Results: The authors compared TTT-E2E to a transformer with conventional attention as well as highly efficient architectures such as Mamba 2 (a recurrent neural network-style model) and Gated DeltaNet (which uses a custom form of linear attention). Its accuracy slightly exceeded that of the transformer over long contexts — except on Needle-in-a-Haystack, which involves recovering a short target string from a long context — and it generated output tokens as rapidly as the more-efficient architectures as context grew. Its exceptional inference speed came at the cost of slower and more complex training.

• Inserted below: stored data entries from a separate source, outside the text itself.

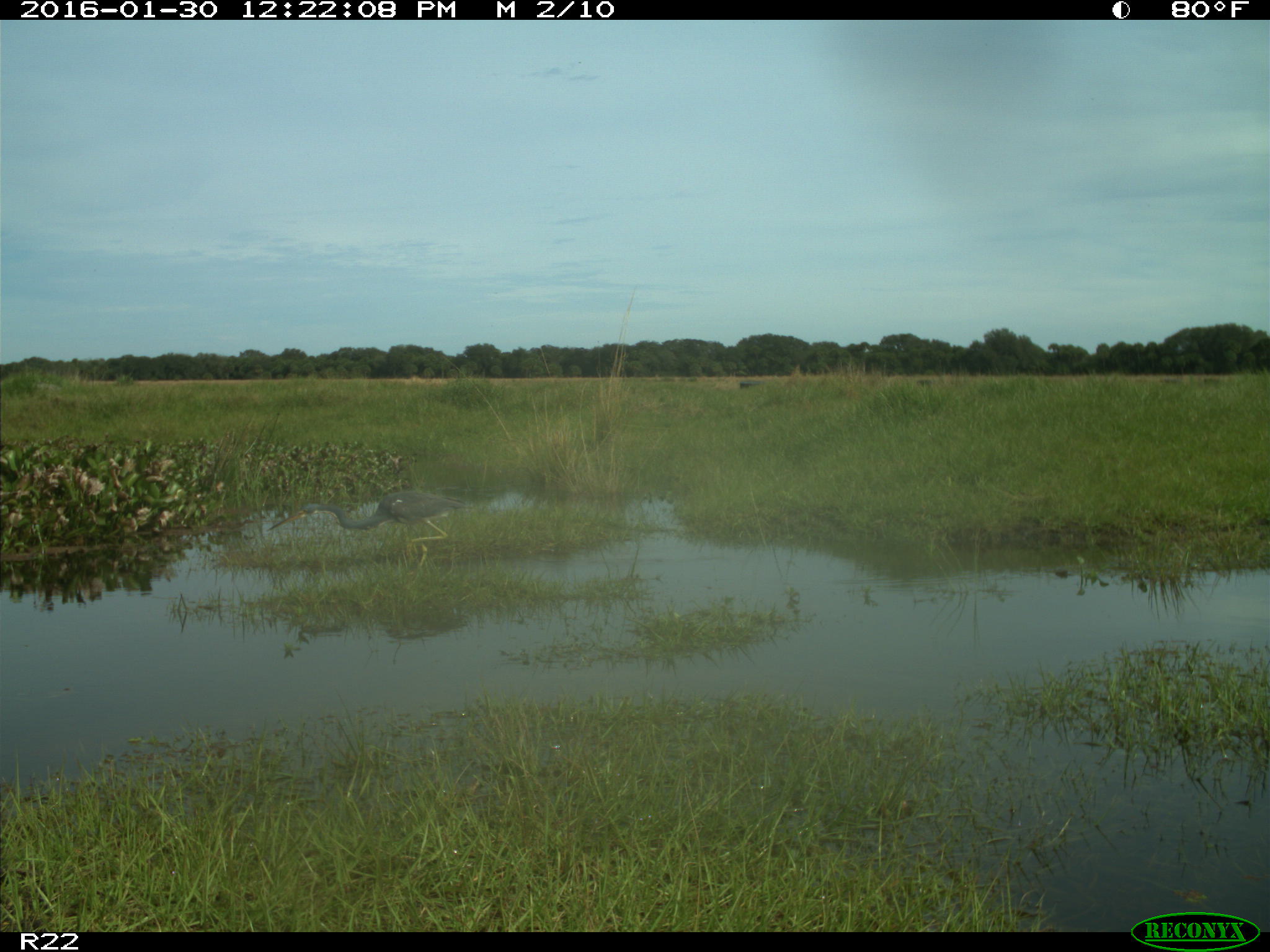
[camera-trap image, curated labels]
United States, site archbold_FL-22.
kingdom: Animalia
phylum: Chordata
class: Aves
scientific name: Aves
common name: birds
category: unidentified bird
Unidentified bird (birds) (Aves).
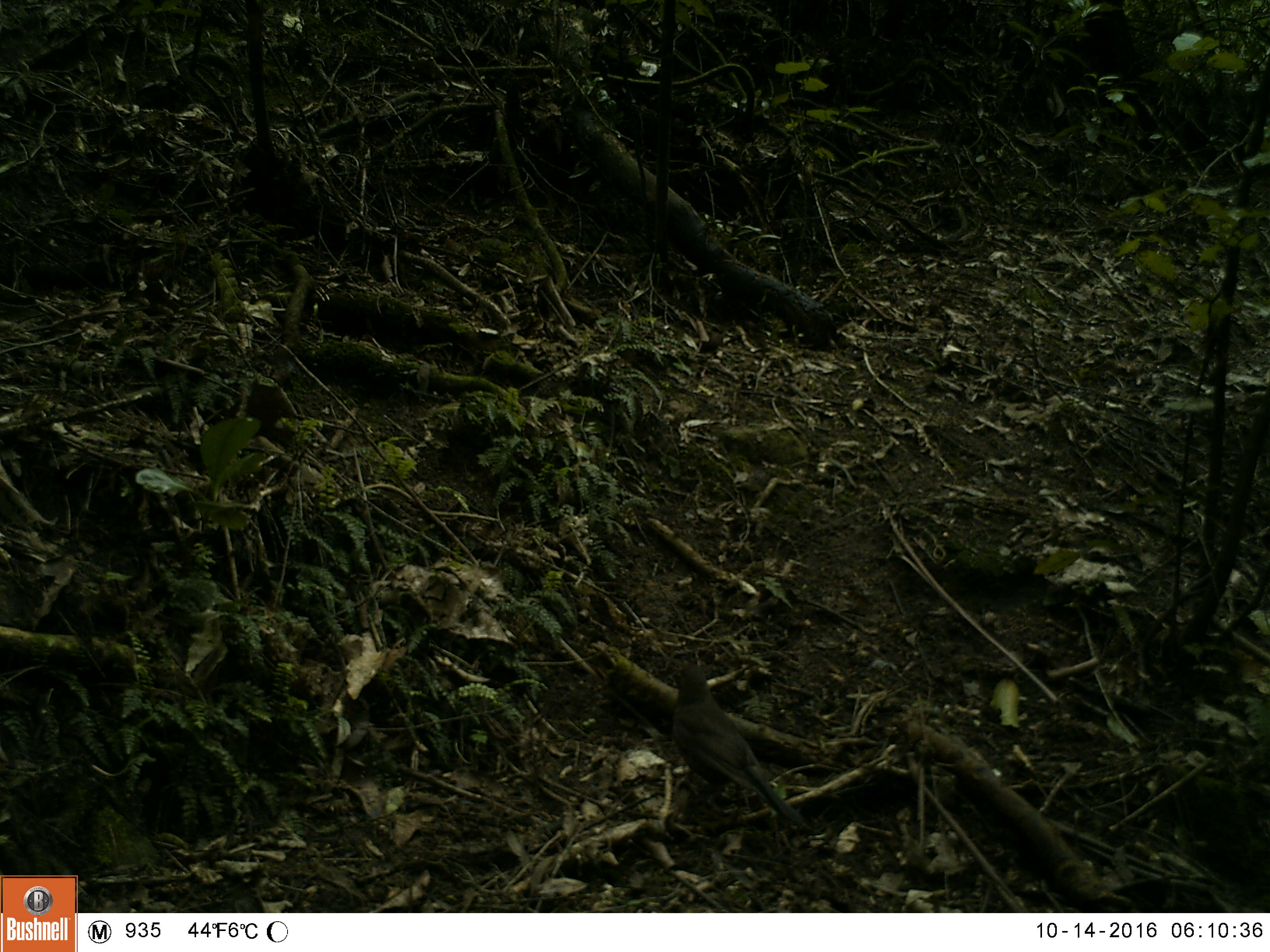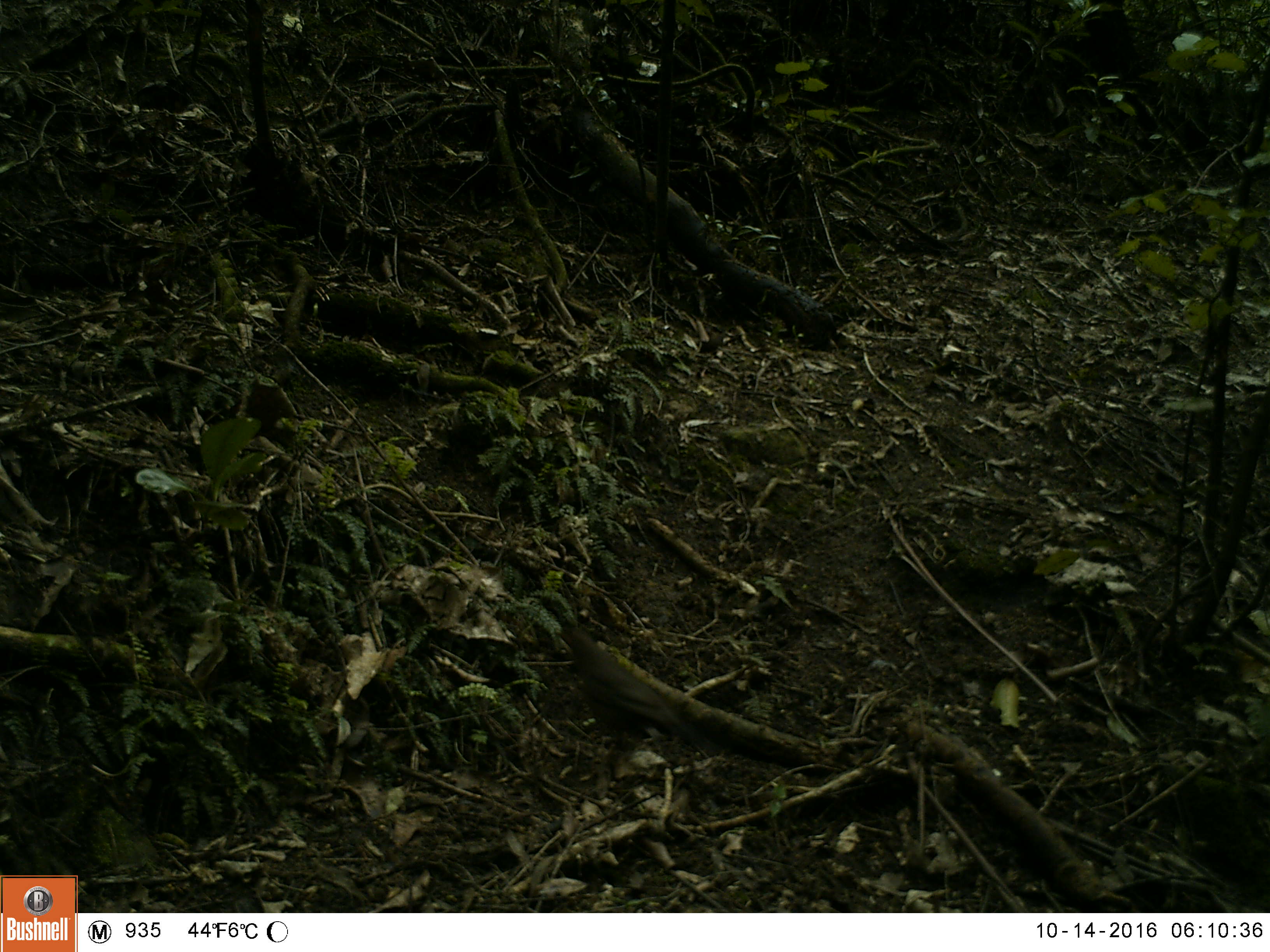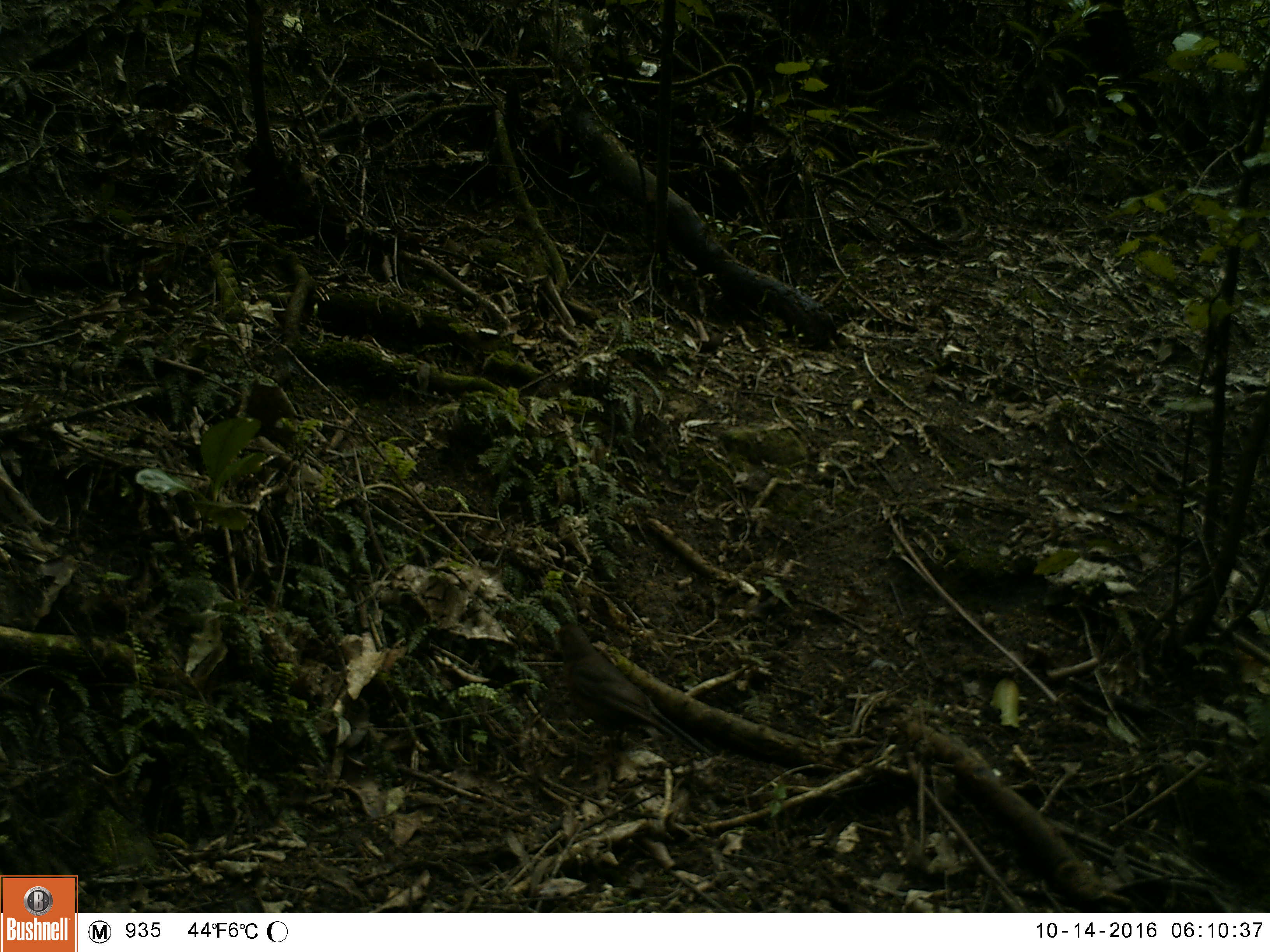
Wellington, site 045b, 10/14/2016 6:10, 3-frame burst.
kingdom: Animalia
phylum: Chordata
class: Aves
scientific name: Aves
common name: bird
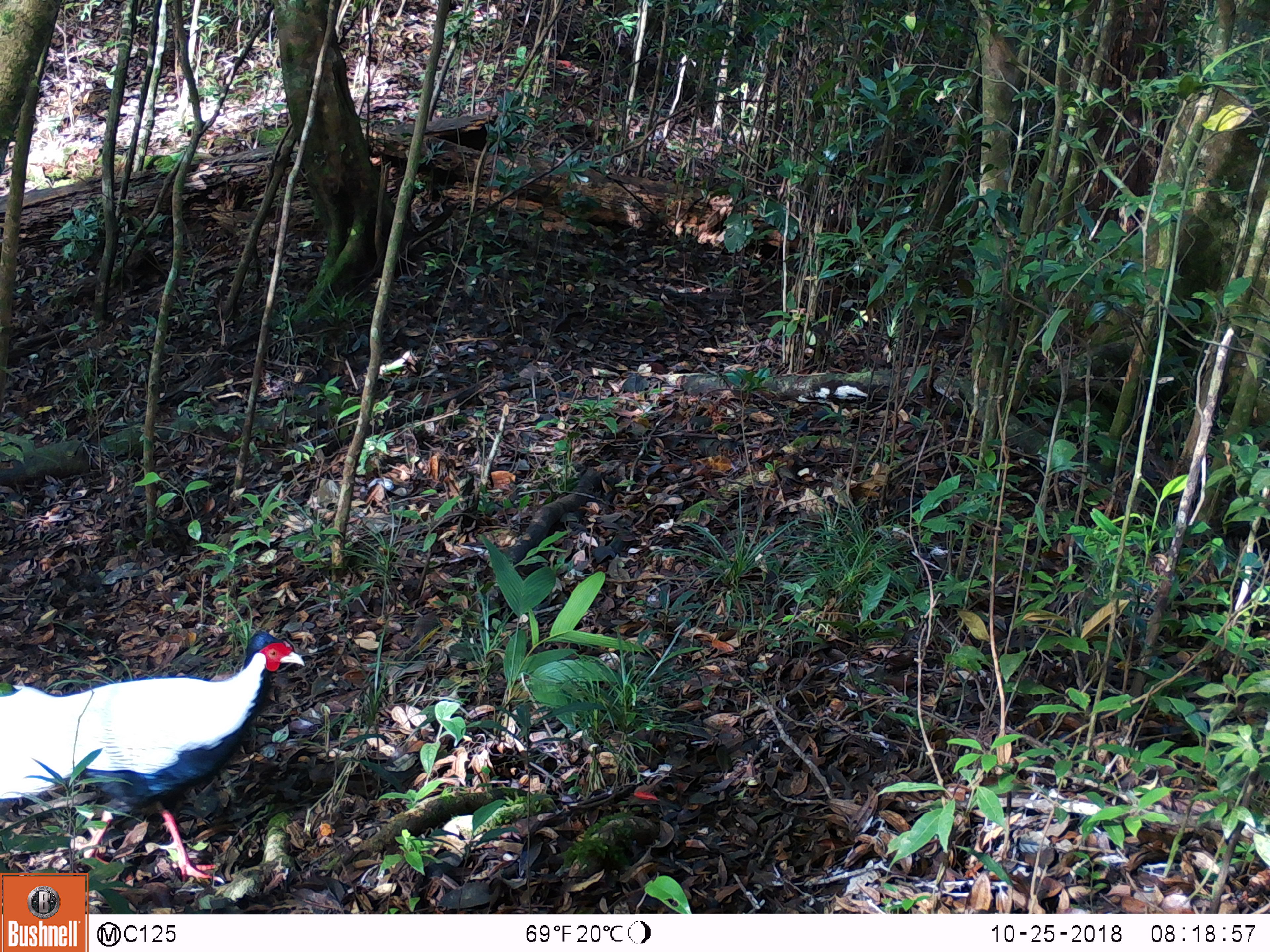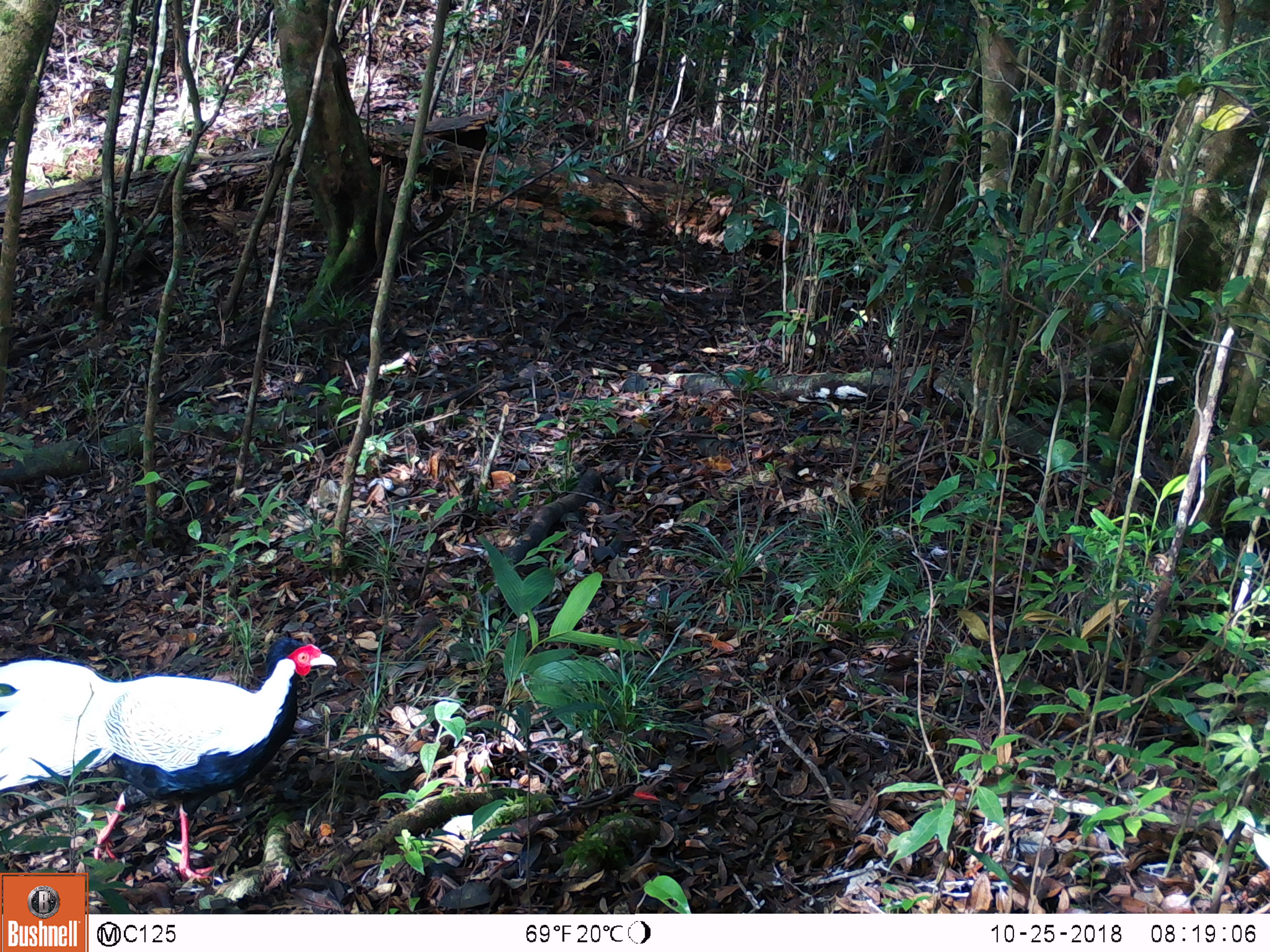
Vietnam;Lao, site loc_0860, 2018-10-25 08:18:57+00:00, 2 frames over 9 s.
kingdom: Animalia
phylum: Chordata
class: Aves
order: Galliformes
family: Phasianidae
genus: Lophura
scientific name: Lophura nycthemera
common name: silver pheasant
Silver pheasant (Lophura nycthemera). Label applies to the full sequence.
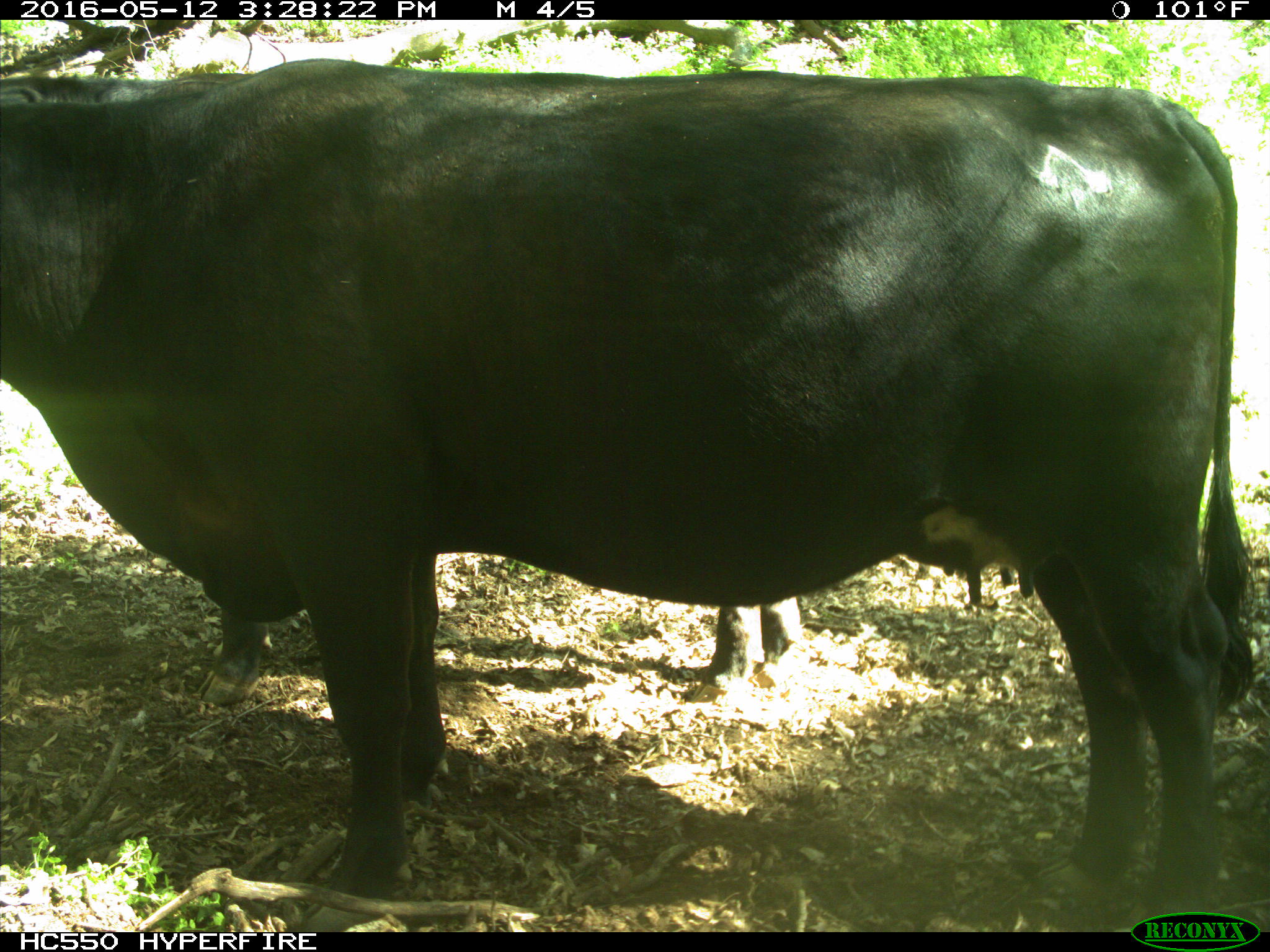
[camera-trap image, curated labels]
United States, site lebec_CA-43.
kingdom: Animalia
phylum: Chordata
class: Mammalia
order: Artiodactyla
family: Bovidae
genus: Bos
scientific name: Bos taurus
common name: domestic cow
Bos taurus (domestic cow).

  • TTT-E2E demonstrated very slightly higher performance than a vanilla transformer from short to long contexts, judging by next-token prediction loss. The vanilla transformer had an average loss of 0.015 higher across context lengths from 8,000 to 128,000 tokens. Mamba 2’s and Gated DeltaNet’s losses were still 0.03 higher. TTT-E2E matched those models on Needle-in-a-Haystack (NIAH) when processing shorter contexts, but its performance dropped dramatically after 8,000 tokens. For example, at 128,000 tokens, TTT-E2E (6 percent) fell below Mamba 2 (7 percent) and Gated DeltaNet (7 percent), and far below the vanilla transformer (99 percent).
  • TTT-E2E processed long contexts faster than the vanilla transformer, roughly on par with Mamba 2 and Gated DeltaNet. Running on an H100 GPU, TTT-E2E’s time to generate its first token increased linearly by 25 milliseconds per 1,000 tokens as the context increased from 8,000 to 128,000 tokens. The vanilla transformer’s time to first token increased from 12 to 70 milliseconds per 1,000 tokens from 8,000 to 128,000 tokens.
  • TTT-E2E’s training latency, or the time it took to process and execute model updates per 1,000 training tokens, exceeded that of Mamba 2 and Gated DeltaNet. TTT-E2E’s training latency rose from about 0.25 seconds given 8,000 training tokens to around 0.33 seconds given 128,000 training tokens. In contrast, Mamba 2 and Gated DeltaNet remained roughly constant at about 0.06 seconds. Given 8,000 training tokens, the vanilla transformer (0.08 seconds) trained four times faster. At 128,000 tokens that relationship flipped: vanilla transformer (0.39 seconds) trained about 1.2 times slower.

Why it matters: Learning at inference offers an approach to processing long contexts that’s simpler than designing custom attention mechanisms or recurrent architectures. This work reframes the problem as a trade-off between training and inference: Processing at inference is less expensive and more consistent per token, but training is slower.

We’re thinking: This model took it to heart when we said: Keep learning!